What to do: Lines from the one containing "How far are" through the last line of the data are to be repeated word for word, both ends included.
══════
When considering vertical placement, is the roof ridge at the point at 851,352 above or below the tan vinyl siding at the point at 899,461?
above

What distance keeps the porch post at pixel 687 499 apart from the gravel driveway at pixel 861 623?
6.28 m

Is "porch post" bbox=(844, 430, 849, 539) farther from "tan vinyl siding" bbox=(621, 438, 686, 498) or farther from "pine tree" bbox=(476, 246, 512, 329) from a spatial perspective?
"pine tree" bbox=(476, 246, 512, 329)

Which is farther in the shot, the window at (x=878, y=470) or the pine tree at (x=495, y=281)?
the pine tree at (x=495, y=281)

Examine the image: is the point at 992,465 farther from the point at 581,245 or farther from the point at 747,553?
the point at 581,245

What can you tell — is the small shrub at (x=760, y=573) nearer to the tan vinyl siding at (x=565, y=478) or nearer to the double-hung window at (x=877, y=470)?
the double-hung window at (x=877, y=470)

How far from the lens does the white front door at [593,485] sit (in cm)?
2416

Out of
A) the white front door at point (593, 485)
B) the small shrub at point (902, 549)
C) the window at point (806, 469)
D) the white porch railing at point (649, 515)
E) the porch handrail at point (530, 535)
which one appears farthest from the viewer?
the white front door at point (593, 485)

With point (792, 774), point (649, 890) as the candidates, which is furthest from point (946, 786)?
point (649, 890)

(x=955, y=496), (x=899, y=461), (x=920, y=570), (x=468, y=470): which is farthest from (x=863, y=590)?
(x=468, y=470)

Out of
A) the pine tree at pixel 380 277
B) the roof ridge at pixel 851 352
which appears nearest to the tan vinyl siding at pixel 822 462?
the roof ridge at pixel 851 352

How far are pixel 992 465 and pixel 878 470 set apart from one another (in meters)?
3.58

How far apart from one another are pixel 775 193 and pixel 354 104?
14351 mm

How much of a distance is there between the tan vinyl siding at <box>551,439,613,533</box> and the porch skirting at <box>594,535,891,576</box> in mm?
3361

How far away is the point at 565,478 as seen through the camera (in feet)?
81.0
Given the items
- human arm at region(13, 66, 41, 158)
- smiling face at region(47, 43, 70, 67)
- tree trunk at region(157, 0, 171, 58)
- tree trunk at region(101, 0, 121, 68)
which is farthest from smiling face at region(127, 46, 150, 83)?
══════
Response to the exercise:
How far are pixel 992 465 and pixel 878 470 set apart from one another (in meters)?
3.58

How far apart from one another are pixel 775 193 and pixel 354 104?
14351 mm

How much of a distance is there between the tan vinyl siding at <box>551,439,613,533</box> and the porch skirting at <box>594,535,891,576</box> in mm?
3361

How far away is the point at 565,478 as seen through the camera (in feet)?
81.0
Given the items
- human arm at region(13, 66, 41, 158)
- smiling face at region(47, 43, 70, 67)
- tree trunk at region(157, 0, 171, 58)
- tree trunk at region(101, 0, 121, 68)
which is farthest from smiling face at region(127, 46, 150, 83)?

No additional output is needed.